The Huanan Seafood Market in Wuhan could be the origin of Covid-19. (Photo: AP).
Samples collected from the Huanan Seafood Market in Wuhan during the two months following its closure on January 1, 2020, contained both the Sars-CoV-2 virus and human DNA. In a report published last year, Chinese scientists claimed that these samples did not contain animal DNA.

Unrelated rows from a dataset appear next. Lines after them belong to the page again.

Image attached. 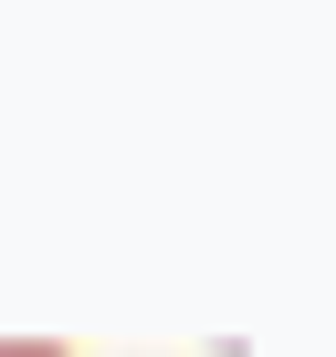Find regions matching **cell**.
Instances as JSON below:
<instances>
[{
	"instance_id": "1",
	"label": "cell",
	"mask_w": 336,
	"mask_h": 357,
	"mask_svg": "<svg viewBox=\"0 0 336 357\" xmlns=\"http://www.w3.org/2000/svg\"><path fill=\"white\" fill-rule=\"evenodd\" d=\"M0 357H63L53 336H0Z\"/></svg>"
}]
</instances>
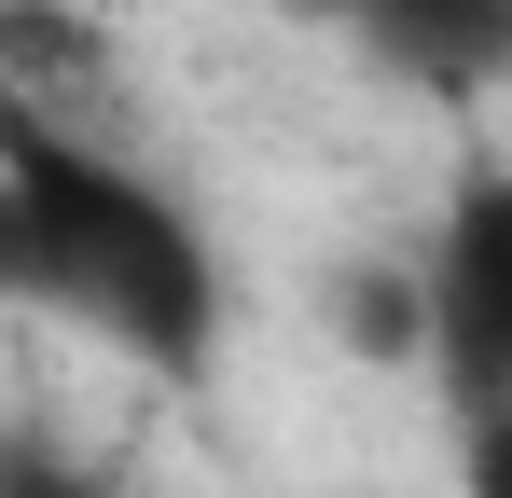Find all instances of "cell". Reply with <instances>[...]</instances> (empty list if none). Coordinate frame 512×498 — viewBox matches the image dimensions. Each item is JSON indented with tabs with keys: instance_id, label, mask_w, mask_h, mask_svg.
I'll use <instances>...</instances> for the list:
<instances>
[{
	"instance_id": "cell-1",
	"label": "cell",
	"mask_w": 512,
	"mask_h": 498,
	"mask_svg": "<svg viewBox=\"0 0 512 498\" xmlns=\"http://www.w3.org/2000/svg\"><path fill=\"white\" fill-rule=\"evenodd\" d=\"M0 305H42L153 374H194L222 346V249L139 139L0 111Z\"/></svg>"
},
{
	"instance_id": "cell-2",
	"label": "cell",
	"mask_w": 512,
	"mask_h": 498,
	"mask_svg": "<svg viewBox=\"0 0 512 498\" xmlns=\"http://www.w3.org/2000/svg\"><path fill=\"white\" fill-rule=\"evenodd\" d=\"M416 305H429V346H443L471 429H485V415H499V360H512V180H499V166L457 180L443 249L416 263Z\"/></svg>"
},
{
	"instance_id": "cell-3",
	"label": "cell",
	"mask_w": 512,
	"mask_h": 498,
	"mask_svg": "<svg viewBox=\"0 0 512 498\" xmlns=\"http://www.w3.org/2000/svg\"><path fill=\"white\" fill-rule=\"evenodd\" d=\"M319 28H346L360 56H388L429 97H485L512 70V0H305Z\"/></svg>"
},
{
	"instance_id": "cell-4",
	"label": "cell",
	"mask_w": 512,
	"mask_h": 498,
	"mask_svg": "<svg viewBox=\"0 0 512 498\" xmlns=\"http://www.w3.org/2000/svg\"><path fill=\"white\" fill-rule=\"evenodd\" d=\"M333 319L360 332V360H402V346H429V305L402 263H360V277H333Z\"/></svg>"
},
{
	"instance_id": "cell-5",
	"label": "cell",
	"mask_w": 512,
	"mask_h": 498,
	"mask_svg": "<svg viewBox=\"0 0 512 498\" xmlns=\"http://www.w3.org/2000/svg\"><path fill=\"white\" fill-rule=\"evenodd\" d=\"M0 498H125V485L70 443H42V429H0Z\"/></svg>"
}]
</instances>
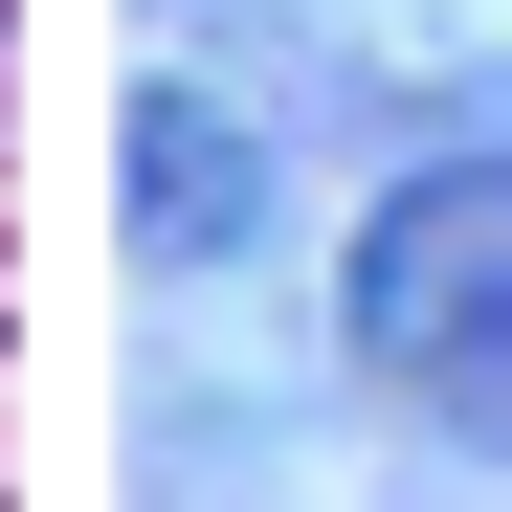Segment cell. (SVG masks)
Instances as JSON below:
<instances>
[{
  "instance_id": "1",
  "label": "cell",
  "mask_w": 512,
  "mask_h": 512,
  "mask_svg": "<svg viewBox=\"0 0 512 512\" xmlns=\"http://www.w3.org/2000/svg\"><path fill=\"white\" fill-rule=\"evenodd\" d=\"M357 357L379 379H446L468 334H512V156H423V179L357 223Z\"/></svg>"
},
{
  "instance_id": "2",
  "label": "cell",
  "mask_w": 512,
  "mask_h": 512,
  "mask_svg": "<svg viewBox=\"0 0 512 512\" xmlns=\"http://www.w3.org/2000/svg\"><path fill=\"white\" fill-rule=\"evenodd\" d=\"M423 401H446V423H468V446H512V334H468V357H446V379H423Z\"/></svg>"
}]
</instances>
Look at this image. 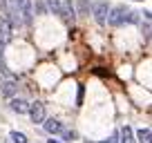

However, recent analysis by an international team of scientists from the French National Centre for Scientific Research and the University of Arizona revealed that the samples from the Huanan market that tested positive for Covid-19 contained a significant amount of DNA from raccoon dogs, as reported by The Guardian on March 17.
Additionally, some samples that tested positive for Covid-19 also contained DNA from other animals such as civets.
The new research findings have been shared with the World Health Organization (WHO).
This discovery does not necessarily mean that raccoon dogs or other infected animals were the starting point of the Covid-19 pandemic. However, scientists believe that this finding reinforces the hypothesis that the Huanan market was the site of the Covid-19 outbreak.
“The data continues to indicate that the market is the source of the outbreak,” said Professor Kristian Andersen, an evolutionary biologist at the Scripps Research Institute.
Scientists indicate that the data on raccoon dogs infected with the Sars-CoV-2 virus shows that infected domesticated animals were a crucial link in the chain of events leading to the Covid-19 outbreak.